**What is expected**
Copy the data below word for word, reproducing every line without any changes.
-------- Data shown --------
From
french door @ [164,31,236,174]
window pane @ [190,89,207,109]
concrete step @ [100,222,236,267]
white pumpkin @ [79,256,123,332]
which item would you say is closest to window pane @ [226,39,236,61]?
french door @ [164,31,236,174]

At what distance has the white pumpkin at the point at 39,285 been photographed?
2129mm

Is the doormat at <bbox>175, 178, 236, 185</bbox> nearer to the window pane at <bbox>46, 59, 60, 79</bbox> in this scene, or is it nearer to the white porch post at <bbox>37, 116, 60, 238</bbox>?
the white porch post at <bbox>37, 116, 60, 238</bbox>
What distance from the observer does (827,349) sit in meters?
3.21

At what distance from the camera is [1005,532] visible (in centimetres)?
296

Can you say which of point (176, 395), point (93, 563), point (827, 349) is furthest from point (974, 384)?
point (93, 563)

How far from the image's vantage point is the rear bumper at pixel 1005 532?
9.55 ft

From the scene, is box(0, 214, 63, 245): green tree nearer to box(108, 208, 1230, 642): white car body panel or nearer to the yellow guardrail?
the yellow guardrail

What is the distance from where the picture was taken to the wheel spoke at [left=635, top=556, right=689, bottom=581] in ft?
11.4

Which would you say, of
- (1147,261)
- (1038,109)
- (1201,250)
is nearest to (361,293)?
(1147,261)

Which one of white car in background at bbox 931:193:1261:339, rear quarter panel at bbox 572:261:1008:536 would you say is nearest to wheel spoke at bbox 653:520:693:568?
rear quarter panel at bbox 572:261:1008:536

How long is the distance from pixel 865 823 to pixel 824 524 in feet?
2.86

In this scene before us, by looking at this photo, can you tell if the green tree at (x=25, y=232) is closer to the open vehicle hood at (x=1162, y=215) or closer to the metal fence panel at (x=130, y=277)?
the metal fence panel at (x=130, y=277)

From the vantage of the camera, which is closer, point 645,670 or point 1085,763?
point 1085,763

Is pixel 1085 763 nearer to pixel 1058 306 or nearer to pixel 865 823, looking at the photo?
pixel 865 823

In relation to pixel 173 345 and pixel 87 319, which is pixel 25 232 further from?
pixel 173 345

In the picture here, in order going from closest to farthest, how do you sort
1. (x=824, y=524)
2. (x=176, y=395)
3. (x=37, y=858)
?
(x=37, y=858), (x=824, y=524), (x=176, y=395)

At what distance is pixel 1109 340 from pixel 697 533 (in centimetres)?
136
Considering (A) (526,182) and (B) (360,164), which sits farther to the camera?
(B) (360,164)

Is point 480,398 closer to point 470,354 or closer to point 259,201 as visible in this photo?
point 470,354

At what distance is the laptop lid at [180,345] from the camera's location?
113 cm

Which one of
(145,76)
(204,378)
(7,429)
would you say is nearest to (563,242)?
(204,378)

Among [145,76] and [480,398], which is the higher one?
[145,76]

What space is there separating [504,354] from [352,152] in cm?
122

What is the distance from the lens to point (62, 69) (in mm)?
--------
**Result**
From
french door @ [164,31,236,174]
window pane @ [190,89,207,109]
concrete step @ [100,222,236,267]
white pumpkin @ [79,256,123,332]
which item would you say is closest to window pane @ [226,39,236,61]?
french door @ [164,31,236,174]

At what distance has the white pumpkin at the point at 39,285 been photographed?
2129mm

Is the doormat at <bbox>175, 178, 236, 185</bbox> nearer to the window pane at <bbox>46, 59, 60, 79</bbox> in this scene, or is it nearer to the white porch post at <bbox>37, 116, 60, 238</bbox>?
the white porch post at <bbox>37, 116, 60, 238</bbox>
What distance from the observer does (827,349) sit in meters?
3.21

At what distance from the camera is [1005,532] visible (in centimetres)?
296

Can you say which of point (176, 395), point (93, 563), point (827, 349) is furthest from point (974, 384)?
point (93, 563)

How far from the image's vantage point is the rear bumper at pixel 1005 532?
9.55 ft

From the scene, is box(0, 214, 63, 245): green tree nearer to box(108, 208, 1230, 642): white car body panel or nearer to the yellow guardrail?
the yellow guardrail

What is the distance from where the picture was taken to the wheel spoke at [left=635, top=556, right=689, bottom=581] in ft?
11.4

Which would you say, of
- (1147,261)
- (1038,109)
- (1201,250)
is nearest to (361,293)?
(1147,261)

Which one of white car in background at bbox 931:193:1261:339, rear quarter panel at bbox 572:261:1008:536 would you say is nearest to wheel spoke at bbox 653:520:693:568?
rear quarter panel at bbox 572:261:1008:536

How long is the distance from pixel 865 823 to pixel 824 524 in feet?
2.86

In this scene before us, by looking at this photo, can you tell if the green tree at (x=25, y=232) is closer to the open vehicle hood at (x=1162, y=215) or closer to the metal fence panel at (x=130, y=277)?
the metal fence panel at (x=130, y=277)

From the vantage of the camera, which is closer, point 645,670 or point 1085,763?
point 1085,763

Is pixel 1085 763 nearer to pixel 1058 306 or nearer to pixel 865 823, looking at the photo?
pixel 865 823

In relation to pixel 173 345 and pixel 87 319, which is pixel 25 232 further from?
pixel 173 345

In the picture here, in order going from closest to farthest, how do you sort
1. (x=824, y=524)
2. (x=176, y=395)
3. (x=37, y=858)
?
(x=37, y=858), (x=824, y=524), (x=176, y=395)

At what distance is pixel 1109 340 from pixel 697 533 (in centimetres)?
136
Considering (A) (526,182) and (B) (360,164), which sits farther to the camera?
(B) (360,164)

Is point 480,398 closer to point 470,354 or closer to point 259,201 as visible in this photo?
point 470,354

At what distance is the laptop lid at [180,345] from the camera's location?
113 cm

Which one of
(145,76)
(204,378)
(7,429)
would you say is nearest to (563,242)?
(204,378)

Among [145,76] and [480,398], which is the higher one?
[145,76]

What space is there separating [504,354] from [352,152] in cm?
122

What is the distance from the lens to point (62, 69) (in mm)?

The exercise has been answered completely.